WHAT NEEDS TO BE DONE
Please output the opinion excerpt on the press and Karl Rove word for word, in full.

SELECTED EXTRACT
+--

It's not pretty what the press posse has done to itself.

Just last month Senate Democrats prided themselves on signing an anti-lynching resolution. John Kerry even said it was a crying shame the statement didn't have 100 co-sponsors. Liberal coverage of the resolution was universally supportive. So what happened? First opportunity these pure at heart forces had they set off to lynch Karl Rove, all because he supposedly had directed his gaze at one of their women, a hot Vanity Fair-certified blonde bombshell.

Washington never seems clearer than from a healthy distance. I've just spent two weeks as far away from it as climate and culture would allow without requiring that I leave the continental U.S. Where I was it was coastal cool and dry, perfect conditions in which to feel embarrassed about what was transpiring in these perspiring redoubts. For one thing, no one outside Washington was paying any mind to Operation Overrove. On the west coast it was even hard to get anyone to care about Major League Baseball's All-Star Game. In the sports pizza parlor where I caught a few innings on a big screen, exactly two other Americanos bothered to pay attention to what was going on. And this was during the happy hour.

+--

LISTED RECORDS
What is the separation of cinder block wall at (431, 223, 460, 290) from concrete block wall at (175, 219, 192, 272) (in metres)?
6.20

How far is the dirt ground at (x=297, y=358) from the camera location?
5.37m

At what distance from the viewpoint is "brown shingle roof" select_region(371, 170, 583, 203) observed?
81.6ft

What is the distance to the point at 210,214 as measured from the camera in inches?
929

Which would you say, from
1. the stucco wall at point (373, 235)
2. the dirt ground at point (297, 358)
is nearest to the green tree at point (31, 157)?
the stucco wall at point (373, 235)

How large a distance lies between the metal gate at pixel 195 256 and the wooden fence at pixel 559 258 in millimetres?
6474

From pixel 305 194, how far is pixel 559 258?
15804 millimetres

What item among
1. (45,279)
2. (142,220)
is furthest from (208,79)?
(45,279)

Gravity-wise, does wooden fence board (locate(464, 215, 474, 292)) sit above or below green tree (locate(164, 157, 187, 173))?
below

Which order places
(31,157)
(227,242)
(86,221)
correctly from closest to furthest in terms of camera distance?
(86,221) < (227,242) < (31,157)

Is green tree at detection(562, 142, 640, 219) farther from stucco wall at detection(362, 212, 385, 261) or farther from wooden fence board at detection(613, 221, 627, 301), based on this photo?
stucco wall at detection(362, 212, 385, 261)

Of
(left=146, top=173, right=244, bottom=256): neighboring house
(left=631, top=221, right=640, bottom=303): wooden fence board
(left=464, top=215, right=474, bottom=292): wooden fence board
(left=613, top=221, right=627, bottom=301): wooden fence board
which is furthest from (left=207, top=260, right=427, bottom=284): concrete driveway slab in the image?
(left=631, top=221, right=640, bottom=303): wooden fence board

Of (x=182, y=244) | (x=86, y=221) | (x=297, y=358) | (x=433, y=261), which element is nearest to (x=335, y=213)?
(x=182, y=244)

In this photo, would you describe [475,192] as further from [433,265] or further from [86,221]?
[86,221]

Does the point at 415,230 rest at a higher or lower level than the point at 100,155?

+--

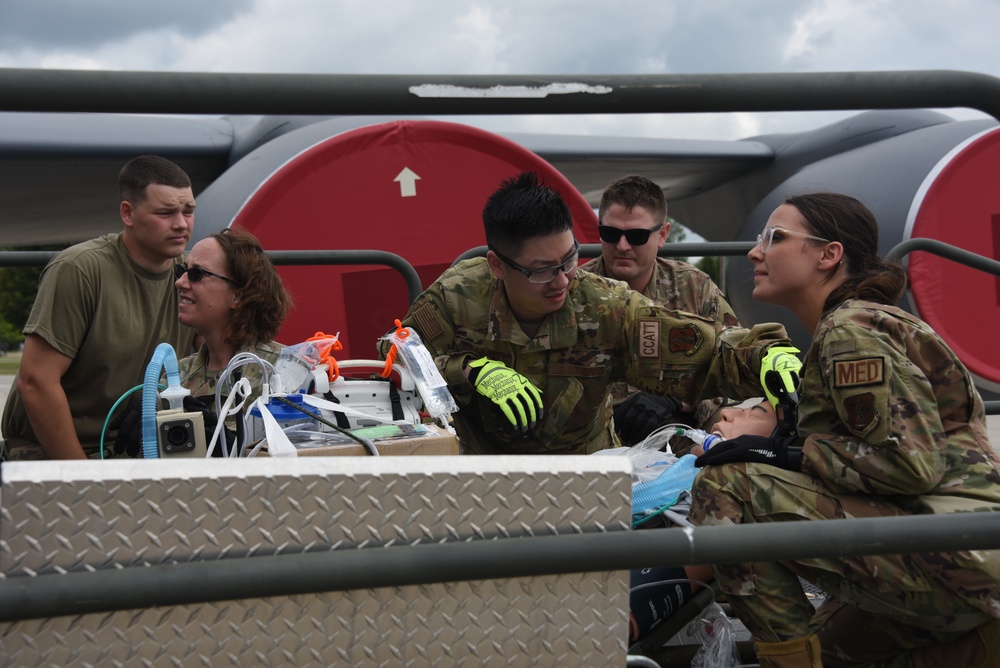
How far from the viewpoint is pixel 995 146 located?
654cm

+--

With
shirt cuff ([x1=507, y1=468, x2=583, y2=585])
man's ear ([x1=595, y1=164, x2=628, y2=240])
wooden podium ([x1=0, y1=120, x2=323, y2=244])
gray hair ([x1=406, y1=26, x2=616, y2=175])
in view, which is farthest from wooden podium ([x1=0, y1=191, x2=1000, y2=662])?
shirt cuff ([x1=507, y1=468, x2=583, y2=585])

+--

RESPONSE FOR THIS EXERCISE
It's not pretty what the press posse has done to itself.

Just last month Senate Democrats prided themselves on signing an anti-lynching resolution. John Kerry even said it was a crying shame the statement didn't have 100 co-sponsors. Liberal coverage of the resolution was universally supportive. So what happened? First opportunity these pure at heart forces had they set off to lynch Karl Rove, all because he supposedly had directed his gaze at one of their women, a hot Vanity Fair-certified blonde bombshell.

Washington never seems clearer than from a healthy distance. I've just spent two weeks as far away from it as climate and culture would allow without requiring that I leave the continental U.S. Where I was it was coastal cool and dry, perfect conditions in which to feel embarrassed about what was transpiring in these perspiring redoubts. For one thing, no one outside Washington was paying any mind to Operation Overrove. On the west coast it was even hard to get anyone to care about Major League Baseball's All-Star Game. In the sports pizza parlor where I caught a few innings on a big screen, exactly two other Americanos bothered to pay attention to what was going on. And this was during the happy hour.